=== GESELECTEERD FRAGMENT ===

Wat vindt LTO van de mestbrief van minister Wiersma?

  • LTO Noord

“Inhoudelijk niet te verdedigen en procesmatig teleurstellend.” Dat is de reactie van LTO-voorzitter Ger Koopmans op de mestbrief die minister Wiersma vrijdag 13 september naar de Tweede Kamer stuurde. LTO en POV hebben al officieel gereageerd naar het ministerie.

gelderland-10

De reactie van LTO en POV op de mestbrief vind je hier.

=> Hieronder in het kort de essentie van ons standpunt.


LTO - Afroming is fors en staat niet in verhouding

De minister stelt voor om de eerder voorgestelde afroming aan te passen naar 15% voor de pluimveehouderij en 25% voor de varkenshouderij. Ook de mestplafonds van deze sectoren worden naar beneden bijgesteld. Voor de fosfaatrechten (melkvee) geldt dat het afromingspercentage zal worden verhoogd naar 30%.

- LTO vindt dat de varkens- en pluimveesectoren op geen enkele manier worden beloond of tegemoetgekomen worden voor de grote bijdrage die zij al leveren aan het terugdringen van de mestuitstoot via eerdere en bestaande beëindigingsregelingen. Voor de melkveehouderij bevat het pakket maatregelen die de sector in het hart raken, terwijl deze maatregelen niet een uitweg bieden uit de mestcrisis.

===

» OPDRACHT A: Geef bij elk van deze drie beweringen aan of ze klopt met het fragment over de mestbrief, met ja of nee en de doorslaggevende woorden letterlijk geciteerd: (i) De minister stuurde de mestbrief op vrijdag 13 september naar de Tweede Kamer. (ii) Voor de pluimveehouderij wordt de afroming 25%. (iii) Voor de fosfaatrechten wordt het afromingspercentage verhoogd naar 30%.
» OPDRACHT B: Noem alle afromingspercentages uit het fragment over de mestbrief, elk met de sector of rechten waarvoor het geldt.
» OPDRACHT C: Schrijf het fragment over de mestbrief verder vanaf de laatste zin.
De gegevens zijn voor dit werk niet nodig.

=== GEGEVENS TER CONTROLE ===

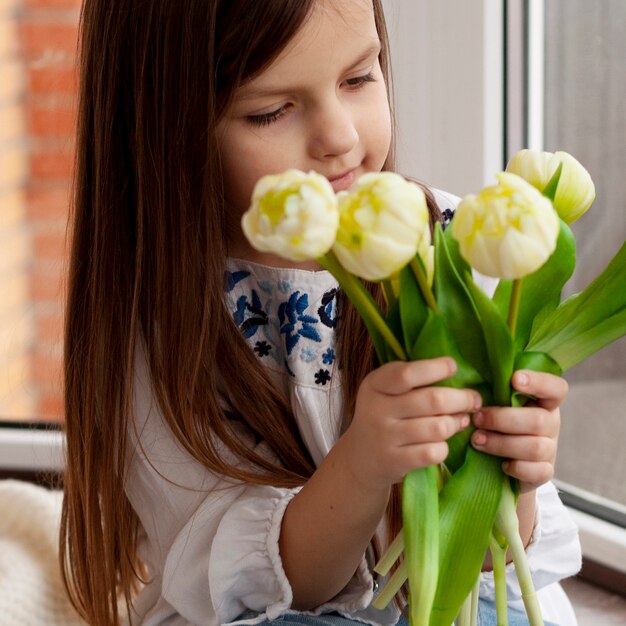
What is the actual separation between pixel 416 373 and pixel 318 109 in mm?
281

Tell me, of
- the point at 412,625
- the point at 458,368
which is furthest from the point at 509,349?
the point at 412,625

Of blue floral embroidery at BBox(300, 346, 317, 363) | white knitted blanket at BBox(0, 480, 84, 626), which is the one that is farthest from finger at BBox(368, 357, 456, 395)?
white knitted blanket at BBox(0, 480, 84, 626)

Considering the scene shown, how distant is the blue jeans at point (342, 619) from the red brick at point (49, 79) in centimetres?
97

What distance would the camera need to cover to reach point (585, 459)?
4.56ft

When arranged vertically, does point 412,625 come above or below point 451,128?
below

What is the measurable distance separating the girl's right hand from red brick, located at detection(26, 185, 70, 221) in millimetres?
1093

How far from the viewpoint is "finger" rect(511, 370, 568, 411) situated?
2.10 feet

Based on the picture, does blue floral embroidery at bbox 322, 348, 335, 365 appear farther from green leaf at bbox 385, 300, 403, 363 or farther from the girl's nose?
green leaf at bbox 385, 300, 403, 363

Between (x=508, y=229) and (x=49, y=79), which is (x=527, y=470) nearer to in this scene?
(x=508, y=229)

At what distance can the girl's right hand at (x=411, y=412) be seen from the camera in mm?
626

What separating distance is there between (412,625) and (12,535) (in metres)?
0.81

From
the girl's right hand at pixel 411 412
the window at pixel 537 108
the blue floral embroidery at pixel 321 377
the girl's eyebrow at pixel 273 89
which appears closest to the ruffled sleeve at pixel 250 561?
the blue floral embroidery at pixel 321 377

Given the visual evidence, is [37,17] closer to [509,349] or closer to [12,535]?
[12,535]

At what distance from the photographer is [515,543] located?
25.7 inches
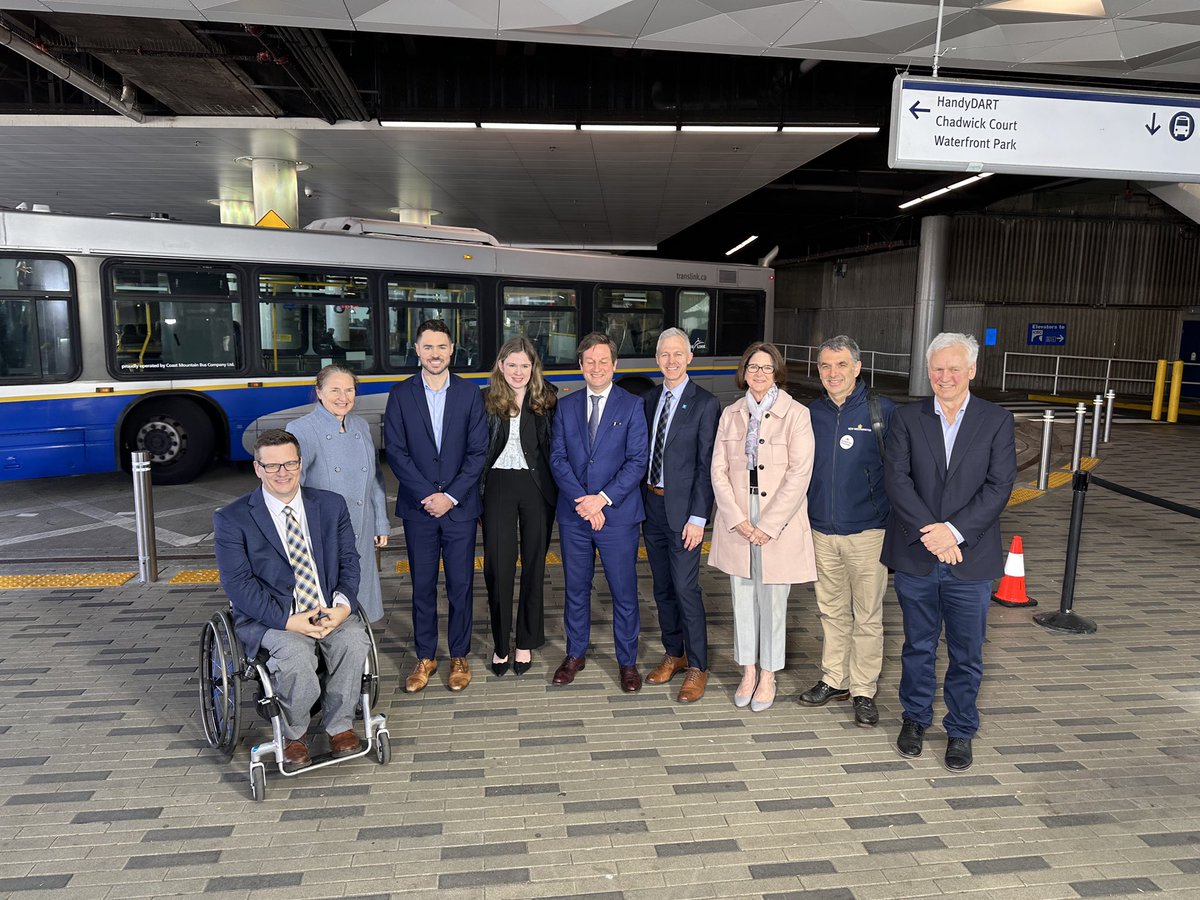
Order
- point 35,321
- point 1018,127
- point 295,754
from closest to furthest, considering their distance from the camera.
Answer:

===

» ANTWOORDVAK A:
(i) Ja: "die minister Wiersma vrijdag 13 september naar de Tweede Kamer stuurde".
(ii) Nee: "15% voor de pluimveehouderij en 25% voor de varkenshouderij".
(iii) Ja: "het afromingspercentage zal worden verhoogd naar 30%".

» ANTWOORDVAK B:
15% voor de pluimveehouderij
25% voor de varkenshouderij
30% voor de fosfaatrechten (melkvee)

» ANTWOORDVAK C:
LTO - Aanpak voor korte termijn ontbreekt

De minister zet in op innovaties zoals RENURE, en wil inzetten op het aanpassen van de huidige derogatie en een nieuwe derogatie per 2026. Nederland moet niet meer integraal als kwetsbaar gebied worden aangewezen.

- LTO vindt deze voornemens goede stappen die recht doen aan de vruchtbare Delta die Nederland is. Voor de korte termijn bieden zij onvoldoende houvast. Het aanpassen van de derogatie door het afbouwpad of de aanwijzing van derogatievrije zones dan wel NV-gebieden terug te draaien zou voor 2025 echt perspectief kunnen bieden. Wij willen graag weten hoe de minister dit wil gaan doen.

LTO - Instrumenten voor mestverwerking en -export

De minister zet in op het uitbreiden van mestverwerking en -export, echter ontbreekt het in het plan aan daadkracht.

- LTO stelt dat alle mogelijke instrumenten hiervoor ingezet moeten worden. Dit kan variëren van zogenaamde ‘aanwijzingsbesluiten’ vanuit het Rijk voor mestverwerkingslocaties tot het gebruik van experimenteerruimte op RO-vlak in de Omgevingswet (gebaseerd om de voormalige Crisis- en Herstelwet).

LTO - Graslandnorm biedt geen maatwerk

De minister wil onderzoek uitvoeren naar de haalbaarheid van de graslandnorm (van Adema), om zo invulling te geven aan grondgebonden melkveehouderij zoals deze in het addendum van het 7e Actieprogramma Nitraatrichtlijn is opgenomen.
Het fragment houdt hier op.